Is higher education regaining its sanity?
With a growing list of colleges and universities returning to ideological neutrality policies, many are optimistic about the future of higher education. Especially with the Trump administration’s legal action against universities that have aided and abetted progressive antisemitism, crackdowns on gender ideology and pediatric gender medicine, and revocation of grants that go toward ideologically oriented research, there is reason to believe that universities stand to materially benefit from shifting away from leftist ideology. As I myself have argued in the past, many university administrators and professors themselves were secretly sick of radicalism destroying their institutions, and are silently thanking the Trump administration for giving them an excuse to disregard the opinions of deranged activists and shift their focus once again toward teaching and research.
And yet, a recent episode at Washington State University’s medical school suggests caution at being too optimistic.

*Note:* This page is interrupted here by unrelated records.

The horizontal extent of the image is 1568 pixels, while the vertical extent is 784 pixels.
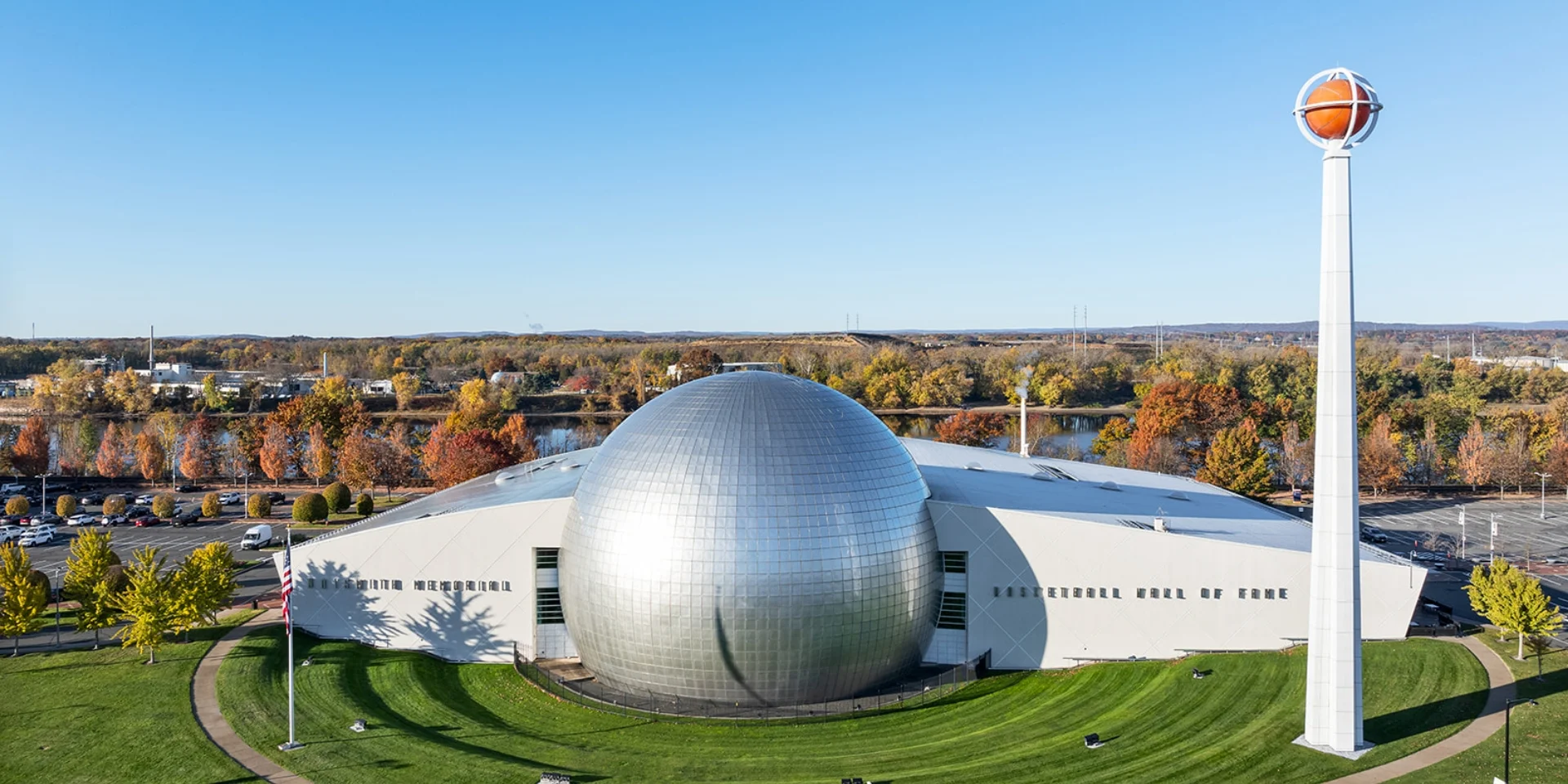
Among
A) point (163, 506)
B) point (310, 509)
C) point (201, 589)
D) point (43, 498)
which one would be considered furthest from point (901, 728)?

After offering several accredited continuing medical education (CME) courses that were developed by the Society for Evidence Based Gender Medicine, a group that opposes the medical mutilation of those struggling with gender dysphoria, WSU was forced to suspend those courses by the Accreditation Council for Continuing Medical Education, or risk losing its accreditation for CME.
ACCME-accredited courses are required for physicians to maintain their licensure, so if WSU were to keep promoting SEGM’s courses against the ACCME’s mandate, no physician would take them. The ACCME left WSU with no choice.
Even worse, the ACCME bullied WSU into submission before it even carried out or concluded an investigation into the SEGM curriculum, in a move the New York Sun called “extraordinary.”
As far as opposition to the ideological capture of institutions is concerned, this episode is two steps forward, one step back.
Let’s start with the two steps forward. Five years ago, as basically every mainstream institution kowtowed to progressive activists and fell in line with every one of their demands, not daring to question any of their causes, it would have been entirely unthinkable for a medical college, let alone one as big as WSU, to even attempt to use SEGM’s curriculum. But today, after the work of countless journalists, medical professionals, lawyers, whistleblowers, and, most of all, detransitioners, at least there is a fight within and between mainstream institutions over the validity of gender medicine and leftist ideology as a whole.
Of course, as the ACCME’s clampdown shows, that fight has yet to be won—there’s that one step back. But that there is a fight at all shows cracks in a censorship regime that once seemed unbreakable and allows for legitimate discourse in which the truth has a shot of prevailing.
There is a bigger lesson from this story, though, which is that those at universities who do the actual work of teaching, research, and, in this case, medicine, are often at odds with the bureaucrats who are able to control them via administrative red tape, including licensure requirements. The physicians who staff medical schools like WSU’s generally spend time both in clinic and with students as part of their jobs, giving them the sort of perspective that licensing bureaucrats sitting in office jobs necessarily lack.
The former might have seen the medical harms of gender medicine firsthand, or noticed how the ideological poison in medical schools affects their students, leading them to consider alternative perspectives like SEGM’s. The latter, on the other hand, are removed from this direct experience, and are far more likely to have the luxury to stew in ideology without understanding what it leads to, and are far more likely to spend their time in the company of activists whose interests are actively detrimental to medicine, education, and American society at large.
But because of the way the medical licensure system is set up, do-nothing cartels control the do-something physicians who have to confront the day-to-day realities of patient care and medical education.
While this case is specific to medicine, the broader problem of licensure requirements being subject to the whims of progressive activists affects nearly every aspect of American education, from preschool through PhD programs: ideologically motivated cartels control teacher licensure as well as university accreditation, entrenching today’s ideological problems into the very fabric of our institutions.
If higher education is truly to have a renaissance, one in which teaching and research take precedence over ideology, we won’t just need to confront the professors and administrators, who, for all their flaws, do real work and are often more amenable to change than they seem to be due to self-censorship. Indeed, we will need to confront all the licensing bureaucracies that get in the way of education, by disempowering the current licensing regime, by limiting licensure requirements as much as possible, and by creating genuinely independent accreditors for cases in which licensure is truly necessary.